Is this an acceptable circuit for debouncing a Raspberrry Pi input pin?

Question

I am trying to design a circuit to debounce an input switch on a Raspberry Pi. The switch is for a doorbell, so it doesn't need to register multiple valid presses that are close together in time. There will be at least a second between any two actuations.

I have done some research, and the thing that confuses me, is that I'm not sure if both R2 and R3 are required, or just one (and in that case, which one). My understanding is that a value of 300nF for the capacitor, and 100k for the resistor, to give a time constant of 30ms, should be ok.

(Where R1 is the internal pull up resistor)

As I understand it, removing R3 would make the switch short the capacitor, which breaks the debouncing effect.
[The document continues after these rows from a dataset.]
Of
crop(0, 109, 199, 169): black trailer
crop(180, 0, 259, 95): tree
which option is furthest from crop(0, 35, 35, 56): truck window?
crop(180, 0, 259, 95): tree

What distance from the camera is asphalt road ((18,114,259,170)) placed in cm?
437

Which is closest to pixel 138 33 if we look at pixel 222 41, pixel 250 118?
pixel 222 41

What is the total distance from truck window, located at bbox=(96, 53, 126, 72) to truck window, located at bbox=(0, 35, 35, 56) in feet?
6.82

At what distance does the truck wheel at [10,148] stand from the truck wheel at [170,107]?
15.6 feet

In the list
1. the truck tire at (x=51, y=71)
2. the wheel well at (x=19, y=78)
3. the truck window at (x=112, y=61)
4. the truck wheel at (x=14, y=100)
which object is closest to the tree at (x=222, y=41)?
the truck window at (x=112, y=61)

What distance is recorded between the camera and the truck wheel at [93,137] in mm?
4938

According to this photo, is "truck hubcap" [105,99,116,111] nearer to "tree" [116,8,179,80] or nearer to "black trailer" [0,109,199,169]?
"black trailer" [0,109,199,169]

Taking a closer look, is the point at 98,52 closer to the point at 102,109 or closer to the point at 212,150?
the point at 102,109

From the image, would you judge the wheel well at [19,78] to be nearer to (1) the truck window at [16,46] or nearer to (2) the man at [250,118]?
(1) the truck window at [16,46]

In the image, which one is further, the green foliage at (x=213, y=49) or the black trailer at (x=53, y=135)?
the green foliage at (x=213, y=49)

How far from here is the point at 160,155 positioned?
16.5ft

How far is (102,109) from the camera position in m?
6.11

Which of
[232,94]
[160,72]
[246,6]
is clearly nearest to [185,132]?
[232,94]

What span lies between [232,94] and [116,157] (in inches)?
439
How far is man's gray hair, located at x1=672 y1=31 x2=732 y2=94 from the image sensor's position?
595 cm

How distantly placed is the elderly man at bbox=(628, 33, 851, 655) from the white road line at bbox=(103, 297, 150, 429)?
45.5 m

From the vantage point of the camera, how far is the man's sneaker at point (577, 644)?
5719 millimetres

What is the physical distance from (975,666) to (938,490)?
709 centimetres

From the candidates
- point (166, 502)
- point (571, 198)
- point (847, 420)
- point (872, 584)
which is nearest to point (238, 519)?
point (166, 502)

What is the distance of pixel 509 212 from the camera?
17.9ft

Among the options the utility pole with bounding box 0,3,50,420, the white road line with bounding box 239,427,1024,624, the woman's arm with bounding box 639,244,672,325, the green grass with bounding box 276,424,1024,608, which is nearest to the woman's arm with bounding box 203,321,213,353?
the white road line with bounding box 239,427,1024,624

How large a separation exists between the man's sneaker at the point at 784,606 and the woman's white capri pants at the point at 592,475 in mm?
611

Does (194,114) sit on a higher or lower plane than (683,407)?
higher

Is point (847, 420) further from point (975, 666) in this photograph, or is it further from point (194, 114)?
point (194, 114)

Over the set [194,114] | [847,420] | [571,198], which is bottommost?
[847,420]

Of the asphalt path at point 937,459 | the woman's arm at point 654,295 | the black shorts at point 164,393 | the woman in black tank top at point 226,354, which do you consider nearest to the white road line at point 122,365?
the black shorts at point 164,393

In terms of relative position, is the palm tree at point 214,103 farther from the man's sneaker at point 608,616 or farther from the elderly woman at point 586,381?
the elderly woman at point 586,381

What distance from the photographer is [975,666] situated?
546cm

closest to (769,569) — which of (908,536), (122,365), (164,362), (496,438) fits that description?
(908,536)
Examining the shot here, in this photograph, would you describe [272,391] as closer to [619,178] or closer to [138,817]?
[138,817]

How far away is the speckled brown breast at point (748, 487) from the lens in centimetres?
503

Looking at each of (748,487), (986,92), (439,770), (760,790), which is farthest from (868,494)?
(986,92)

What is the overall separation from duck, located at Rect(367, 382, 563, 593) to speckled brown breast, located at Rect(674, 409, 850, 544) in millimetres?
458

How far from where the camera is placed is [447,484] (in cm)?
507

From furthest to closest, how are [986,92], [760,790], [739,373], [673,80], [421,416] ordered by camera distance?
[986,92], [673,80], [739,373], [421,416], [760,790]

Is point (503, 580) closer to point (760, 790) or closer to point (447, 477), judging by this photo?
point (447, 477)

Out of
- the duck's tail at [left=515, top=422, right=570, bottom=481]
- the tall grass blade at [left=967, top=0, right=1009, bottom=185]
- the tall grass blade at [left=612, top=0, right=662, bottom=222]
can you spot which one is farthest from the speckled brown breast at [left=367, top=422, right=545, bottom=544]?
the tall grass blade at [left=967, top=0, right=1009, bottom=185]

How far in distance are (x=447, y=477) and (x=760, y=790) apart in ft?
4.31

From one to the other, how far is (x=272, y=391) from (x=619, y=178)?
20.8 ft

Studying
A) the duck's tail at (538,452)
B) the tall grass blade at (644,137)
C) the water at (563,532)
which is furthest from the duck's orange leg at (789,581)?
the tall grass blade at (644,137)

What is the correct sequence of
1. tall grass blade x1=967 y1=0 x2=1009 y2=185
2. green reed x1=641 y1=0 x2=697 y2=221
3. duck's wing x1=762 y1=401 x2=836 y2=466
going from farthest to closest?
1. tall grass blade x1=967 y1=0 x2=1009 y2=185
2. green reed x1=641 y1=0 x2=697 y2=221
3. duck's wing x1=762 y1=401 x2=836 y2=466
Remving R2 would mean that when the switch is released, there willl be a large inrush current from the pin into the capacitor (which might damage the pin?). The thing I don't understand, is whether the time constant calculation should reference R2, R3 or both.

(I know I could just copy this from somewhere, but I would like to learn.)

Answer 1

You are correct about R3. However, R2 is not necessary: when the button is released, the capacitor will charge slowly due to the resistance of R1. When the button is pressed, it will discharge slowly due to the resistance of R3. In fact, R2 can even cause a problem: with the button pressed, the capacitor voltage will not reach ground (since R2 and R1 will form a voltage divider).

As for the time constant, it should take all resistances "seen" by the capacitor terminals into account. When the button is pressed, this is \$(R_1 + R_2) || R_3\$ (found by shorting power to ground and solving for the equiv. resistance between the two capacitor terminals).

When the button is released, the time constant for charging is based on the resistance \$(R_1 + R_2)\$. As you can see, even with R2 gone, inrush is limited by R1.

There is another issue here: the steady-state voltage when the button is pressed. This voltage will not be ground, but rather is \$\frac{R_3}{R_1 + R_3}\$ (ignoring R2). This voltage will be far too high with your choice of R3. You can get rid of R2 and R3 altogether: the capacitor will charge rapidly from the button, but this inrush is generally acceptable at the size you mention, while the pull-up resistor's current will still be acceptable to avoid GPIO damage.

Answer 2

You do not need R2. If you want to include R3, traditionally it is on the other side of the switch, so both the switch and the capacitor are connected directly to GND. Yes, it's a series circuit and it doesn't matter, but that is the way most designers think.

R1 - 100K

R3 - 1K (optional)

The only reason for R3 is to limit the peak current through the switch contacts when they close around a fully charged capacitor. If this were a 2 minute timer with a 1000 uF capacitor, then there would be an issue. But a doorbell switch can handle a 1 amp inductive load, so I don't think R3 is necessary for a capacitor as small as yours.

Answer 3

All you need is a capacitor and a pullup resistor. All debouncing can be done in software. I don't know how you are sensing the input but a simple way is to read it every 10 to 50ms. If it reads high twice in a row that is a button press. If it reads low twice in a row, the button has been released. If it is still bouncing, change it to three times in a row. Put the pullup and capacitor somewhat near the input. The capacitor is not for debouncing it is for noise immunity since you probably have a long wire going to a button somewhere. An ESD diode near the input would also be a good idea, but the capacitor will help with ESD, too. Something like 220pF to 1nF would be plenty. If you do use R2 or R3, their combined resistance should be much smaller than R1 as others have noted.